=== Document text ===
· · · ·

This measurement practice differs from conventional launched grenades, such as the US 40 mm grenade, which are measured at their widest point, since they are launched out of gun-like barrels. Thus, a 22 mm rifle grenade can easily be as powerful as a 40 mm grenade, in spite of the seemingly smaller size. A 22 mm grenade is launched on the spigot principle, like a spigot mortar; a tube slightly under 22 mm is attached to the end of a rifle barrel to serve as the spigot, and left open on the muzzle end so bullets can be fired through it. The grenade consists of a heavy warhead section of 30-75 mm in diameter for the nose, and a lightweight hollow tube for the tail section. The inner diameter of this tube is 22 mm, and fits over the tube attachment on the muzzle with only a small amount of play, to create a good gas seal and promote accuracy. There are typically a series of rings machined around the perimeter of the tube, which serve as baffles to slow any escaping high-pressure gases created on launch until the grenade is clear of the launcher, and sometimes a metal o-ring to create a final seal and to lock the grenade in place until pressure has risen high enough.

== Usage ==

To fire the grenade, firstly a special blank cartridge is loaded into the weapon. There is often some sort of cutoff device on gas operated rifles that can be engaged to disable the gas piston, both to eliminate the possibility of a live round chambering itself, and to prevent any of the gas being tapped off, which might affect the accuracy and range of the grenade.

The tail of the grenade is slipped over the muzzle attachment, where it indexes itself so the aiming mark is on the top. The rifle is lined up with the target, butt to the ground, and held to the proper angle to ensure the correct ballistic trajectory, a skill which must be learned in training. This can be done by eye, but some rifles, such as the Yugoslavian M59/66 (SKS) and Zastava M70, have built in flip-up ladder sights that allow for accurate ranging of the shots, by giving a graduated series of "rungs" which correspond with various ranges. The rifle is aligned with the target, and the user looks through the ladder sight, adjusting the angle until the sighting mark on the tip of the grenade matches the proper range on the sight.

The trigger is then pulled and the high-velocity gases rush down the barrel. The gas is slowed by the obstructing grenade, and the low-pressure, high-velocity gas transforms into low-velocity, high-pressure gas very rapidly, which forces the grenade off the launcher at a relatively high speed, whereupon it follows a ballistic arc to the target.

· · · ·

=== The data ===

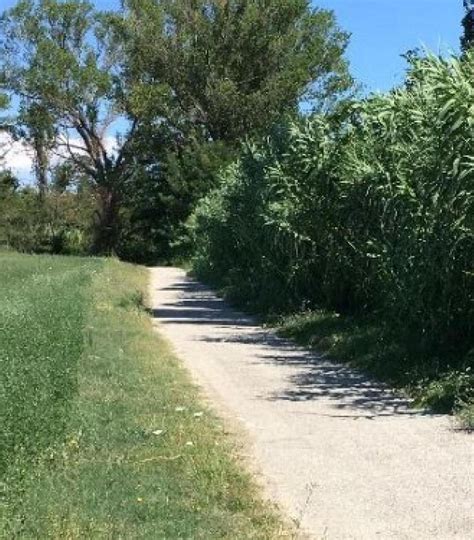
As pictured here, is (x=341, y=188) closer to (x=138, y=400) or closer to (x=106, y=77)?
(x=138, y=400)

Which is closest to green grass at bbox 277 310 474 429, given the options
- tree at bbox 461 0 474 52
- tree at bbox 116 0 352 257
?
tree at bbox 461 0 474 52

· · · ·

=== Task list ===
A. Duplicate the passage on rifle grenades, starting with "The tail of" and going on through "on the sight.".
B. According to the passage on rifle grenades, what diameter range does the warhead section of a 22 mm grenade have?
C. Write the next part of the passage on rifle grenades, picking up after its final sentence.
The items are separate material, apart from the passage on rifle grenades.

=== Answers for the tasks ===
A.
The tail of the grenade is slipped over the muzzle attachment, where it indexes itself so the aiming mark is on the top. The rifle is lined up with the target, butt to the ground, and held to the proper angle to ensure the correct ballistic trajectory, a skill which must be learned in training. This can be done by eye, but some rifles, such as the Yugoslavian M59/66 (SKS) and Zastava M70, have built in flip-up ladder sights that allow for accurate ranging of the shots, by giving a graduated series of "rungs" which correspond with various ranges. The rifle is aligned with the target, and the user looks through the ladder sight, adjusting the angle until the sighting mark on the tip of the grenade matches the proper range on the sight.

B. 30-75 mm

C.
A rifle grenade cannot be easily or safely fired directly at a target, and is always used for indirect fire; the closer the target, the higher the angle the rifle is held, much like a mortar.

== Adoption ==

The first rifles to utilize the 22 mm grenade were the American M1903 Springfield, M1 Garand and M1 carbine, all of which required an adapter (the M1, M7, and M8 grenade launchers, respectively). After the formation of NATO, the 22 mm grenade was adopted as its standard rifle grenade. The French have been producing 22 mm grenades fired with 7.62×51mm NATO rounds since 1956. Many NATO small arms, such as the West German Heckler & Koch G3, French MAS-36/51, MAS-49/56 and FAMAS, British SA80, and American M16/M4 are equipped to launch 22 mm grenades without an adapter. The same 22 mm thread diameter for these rifles has also been referred to as a "STANAG muzzle device" size for flash hiders and other attachments by civilian firearm traders.

Two non-NATO members, Yugoslavia and Spain, adopted locally-manufactured rifles, such as the Yugoslavian SKS, M70 and Spanish CETME (which predated Spain's entry into NATO) are also compatible for launching 22 mm rifle grenades. Consequentially, their armed forces would use M60 rifle grenades and Instalaza rifle grenades respectively. Israel and Norway both employed Belgian-made Mecar 22 mm adapters for the Mauser K98k rifle. Mecar was also the manufacturer of the Energa rifle grenades used with this launcher. The Austrian Steyr AUG also supports firing 22 mm grenades.